Foi por isso que as palavras de um professor norte-americano, num Parlamento Europeu muitas vezes apático, ressoaram com força. No dia dezenove de fevereiro de dois mil e vinte e cinco, o economista e académico Jeffrey Sachs, conhecido pela sua crítica à hegemonia americana e pela sua visão de um mundo multipolar, fez um apelo direto: que a Europa encontre uma voz sua. Uma política externa sua. Um caminho de paz. E não de submissão.

No seu discurso, Sachs foi claro. Apontou o dedo à manipulação mediática, às narrativas únicas impostas por Washington e à incapacidade da Europa de decidir por si mesma. Relembrou que a guerra na Ucrânia não começou num vácuo. Que as provocações e omissões vêm de décadas. Que a paz exige escuta, negociação e coragem. Pediu o fim da dependência de estruturas como a NATO que, segundo ele, deixaram de proteger para passar a dominar.
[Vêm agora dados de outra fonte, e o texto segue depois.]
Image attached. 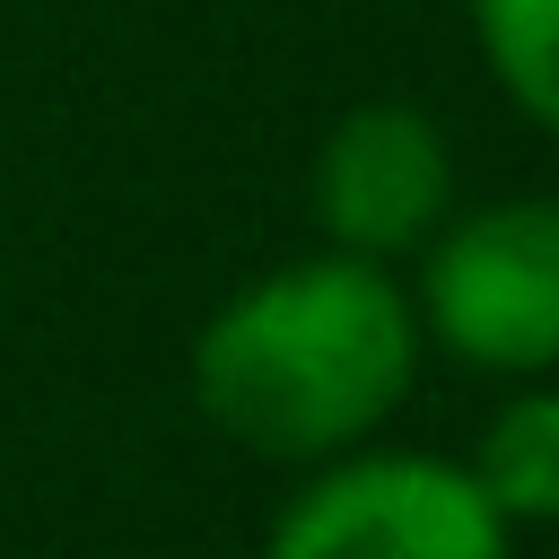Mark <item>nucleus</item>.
I'll list each match as a JSON object with an SVG mask.
<instances>
[{"label": "nucleus", "mask_w": 559, "mask_h": 559, "mask_svg": "<svg viewBox=\"0 0 559 559\" xmlns=\"http://www.w3.org/2000/svg\"><path fill=\"white\" fill-rule=\"evenodd\" d=\"M454 210L445 131L419 105H349L314 148V227L332 253H419Z\"/></svg>", "instance_id": "20e7f679"}, {"label": "nucleus", "mask_w": 559, "mask_h": 559, "mask_svg": "<svg viewBox=\"0 0 559 559\" xmlns=\"http://www.w3.org/2000/svg\"><path fill=\"white\" fill-rule=\"evenodd\" d=\"M262 559H507V515L445 454H323Z\"/></svg>", "instance_id": "7ed1b4c3"}, {"label": "nucleus", "mask_w": 559, "mask_h": 559, "mask_svg": "<svg viewBox=\"0 0 559 559\" xmlns=\"http://www.w3.org/2000/svg\"><path fill=\"white\" fill-rule=\"evenodd\" d=\"M472 480L507 524H559V384L515 393L480 445H472Z\"/></svg>", "instance_id": "39448f33"}, {"label": "nucleus", "mask_w": 559, "mask_h": 559, "mask_svg": "<svg viewBox=\"0 0 559 559\" xmlns=\"http://www.w3.org/2000/svg\"><path fill=\"white\" fill-rule=\"evenodd\" d=\"M472 35L515 114L559 131V0H472Z\"/></svg>", "instance_id": "423d86ee"}, {"label": "nucleus", "mask_w": 559, "mask_h": 559, "mask_svg": "<svg viewBox=\"0 0 559 559\" xmlns=\"http://www.w3.org/2000/svg\"><path fill=\"white\" fill-rule=\"evenodd\" d=\"M419 323L489 376H559V201H489L428 236Z\"/></svg>", "instance_id": "f03ea898"}, {"label": "nucleus", "mask_w": 559, "mask_h": 559, "mask_svg": "<svg viewBox=\"0 0 559 559\" xmlns=\"http://www.w3.org/2000/svg\"><path fill=\"white\" fill-rule=\"evenodd\" d=\"M419 376V306L367 253H314L245 280L192 341V402L271 463L367 445Z\"/></svg>", "instance_id": "f257e3e1"}]
</instances>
Jeffrey Sachs não é novo nestas batalhas. Já criticou duramente o papel dos Estados Unidos em conflitos como o do Iraque, da Síria e agora da Ucrânia. Mas o que mais espantou foi o eco da sua intervenção. Não por ser disruptiva. Mas por ser clara. Por ousar pensar fora da linha. Por lembrar à Europa que ser aliada não é ser submissa. Que a dignidade política também se exerce.

Nesse dia, num Parlamento onde tantas vezes reinam tecnocratas, falou-se de alma. De soberania. De uma Europa sem correntes. E eu, do lado de cá do ecrã, senti um impulso que reconheço. O de quem não se conforma.

Num mundo em chamas, cada um procura como resistir. Já não sabemos bem o que fazer. Mas sabemos que não somos espetadores. Ou somos parte da solução ou somos cúmplices da destruição.

Que esta rentrée não seja apenas um regresso. Que seja um recomeço com olhos bem abertos. Porque o futuro decide-se também nas palavras que escolhemos repetir. Nos hectares que escolhemos abandonar. Ou cuidar. E nas alianças que temos coragem de romper. Ou de reinventar.

Que este texto vos inspire ou vos provoque. Não procuro concordância, mas romper as correntes da apatia.